Tarihin Aynasında Chp'nin Bugünkü Yüzü Görünüyor
ERTUĞRUL AKAR
Cumhuriyet'in ilanından hemen sonra, Birinci Meclis'te farklı seslerin yankılandığı bir dönem yaşanıyordu. Bu seslerden biri, Trabzon Mebusu Ali Şükrü Bey idi. Sadece iyi bir münevver değil, aynı zamanda cesur bir hatip, keskin bir tenkitçiydi. Lozan görüşmeleri sırasında hükümete yönelttiği sert eleştiriler, belli ki bazı çevrelerin keyfini kaçırmıştı.
O, hükümeti; Mehmetçiğin cephede kanıyla kazandığı zaferi, anlaşma masasında heba etmekle suçluyor ve görüşmelere yeni bir heyetin gönderilmesini teklif ediyordu.

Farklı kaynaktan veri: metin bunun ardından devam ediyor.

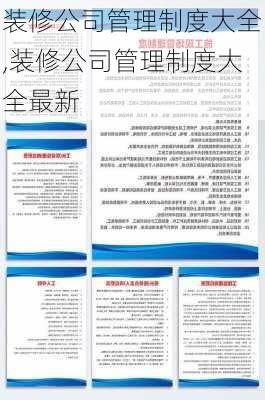 装修公司管理制度大全,装修公司管理制度大全最新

Bu, o günün şartlarında cesur ama bedeli ağır bir çıkıştı.
Ve 27 Mart 1923 günü… Ali Şükrü Bey bir anda ortadan kayboldu. Birkaç gün sonra cesedi bir çukurda bulundu. Resmî tarihin soğuk satırlarında "öldürüldü" yazıyor ama biz biliyoruz ki; Ali Şükrü Bey, Meclis'te yaptığı muhalefetin bedelini canıyla ödedi.
Bugün üzerinden yüz yıla yakın zaman geçti. Fakat zihniyet değişmedi.
O gün, "vatanın çıkarlarını korumaya çalıştığı" için susturulan bir milletvekili vardı. Bugün ise aynı hırs, aynı tahammülsüzlük, aynı siyasi körlük başka biçimlerde karşımıza çıkıyor.
İftiralar, şantajlar, hedef göstermeler… Sadece siyasi rakiplerine değil, artık kendi kadrolarına da yönelmiş durumda. Siyasetin kirli yüzü, kendi evlatlarını bile acımasızca yiyebiliyor.